Nathan Hale (16 August 1784 – 9 February 1863) was an American journalist and newspaper publisher who introduced regular editorial comment as a newspaper feature.

==Life and career==
Born in Westhampton, Massachusetts, Hale graduated from Williams College in 1804, and then was a tutor for two years at Phillips Exeter Academy. He moved to Boston, where he was admitted to the bar in 1810, and practiced law for four years. He began to co-edit The Weekly Messenger in 1813 and founded the Boston Daily Advertiser that same year, serving as editor and publisher until his death in 1863. Hale was one of the founders of the North American Review in 1815 and the Christian Examiner in 1823. In 1842, he was asked by the firm of Bradbury, Soden and Company to suggest an editor for a new monthly magazine they were planning to publish, The Boston Miscellany; Hale named his 21-year-old son, Nathan Hale, Jr., as its founding editor. Hale was active in promoting industrial improvement, especially the Boston and Albany Railroad and diverting the Lake Cochituate for potable water in the Back Bay, the Neck and the South Cove.

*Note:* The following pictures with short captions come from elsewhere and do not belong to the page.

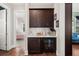 Butler pantry features dark cabinets, beverage cooler and beverage appliances on a white countertop at 308 Oak Park St, Summerville, SC 29486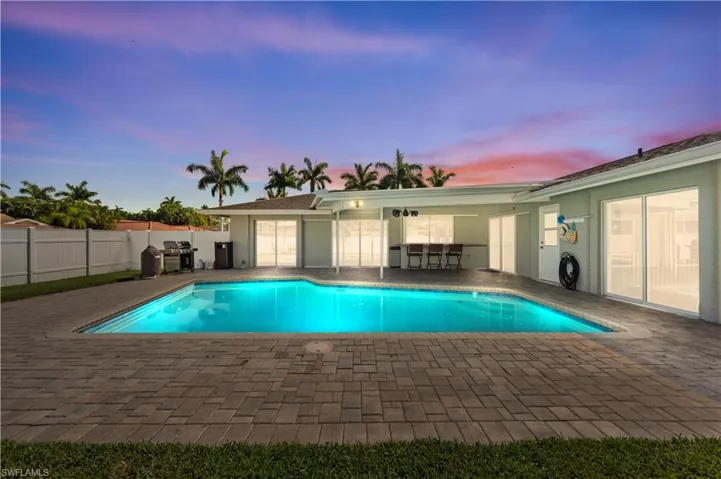 Pool at dusk featuring a patio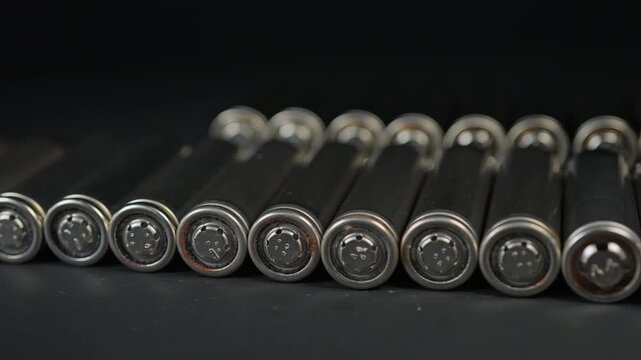 Silver AA batteries type on black matte background as an example of rare earths metals use in magnets, smart devices, electric vehicles and are hard to mine and separate cleanly.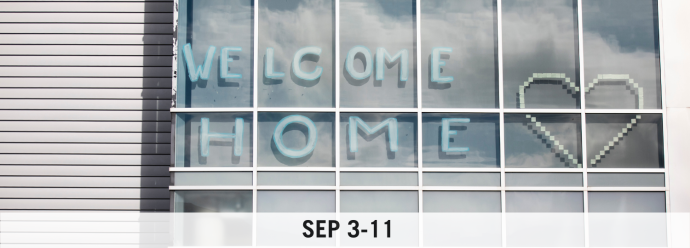 "Welcome Home" written on a residence building window.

His alliance to the Federalist Party continued until its dissolution, after which Hale sided with the Whig Party and eventually the Republican Party. He opposed the Missouri Compromise, the Kansas-Nebraska Bill, and Scott v. Sanford. Hale served in the Massachusetts State Legislature.

In 1819, Hale was elected a Fellow of the American Academy of Arts and Sciences. He was also an active member of the Massachusetts Historical Society.

==Publications==
He published a map of New England in 1825, and a series of stereotype maps on a plan of his own invention in 1830, being the first maps with names printed in page with type made by the founders. He also published Journal of Debates and Proceedings in the Massachusetts Constitutional Convention (Boston, 1821), and numerous pamphlets on the practicability of railroads, on canals, and other topics.

==Family==
He married Sarah Preston Everett (sister of Edward Everett) in 1816. Their children included Sarah Everett Hale, Nathan Hale, Jr. (12 November 1818 in Boston - 9 January 1871), Lucretia Peabody Hale, Edward Everett Hale, Charles Hale, Alexander Hale, and Susan Hale. Nathan Sr. was also the nephew of Revolutionary War hero Nathan Hale.

Hale was the maternal uncle of Otis Clapp, who started his career working for Hale at the Boston Daily Advertiser.